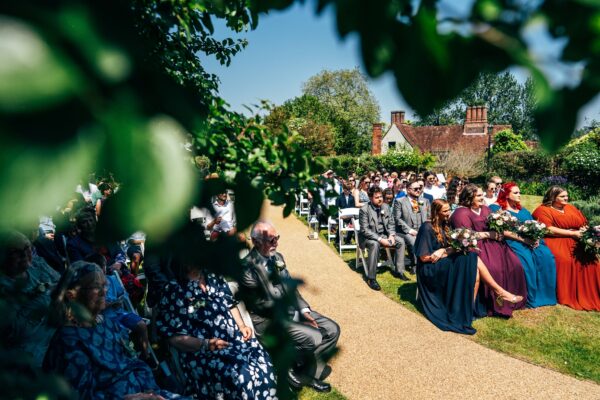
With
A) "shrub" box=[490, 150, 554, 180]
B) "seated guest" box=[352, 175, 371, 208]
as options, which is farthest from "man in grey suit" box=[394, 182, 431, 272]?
"shrub" box=[490, 150, 554, 180]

------------------------------------------------------------------------

Goal - Rewrite all lines of the records, requests included, with the picture left out. Multiply each box coordinate in the answers by 1.95 and round to the nearest whole number, halves up; leave the numbers in the requests unchanged.

Result of this task -
With
A) "shrub" box=[490, 150, 554, 180]
B) "seated guest" box=[352, 175, 371, 208]
as options, which is farthest from "man in grey suit" box=[394, 182, 431, 272]?
"shrub" box=[956, 293, 1080, 351]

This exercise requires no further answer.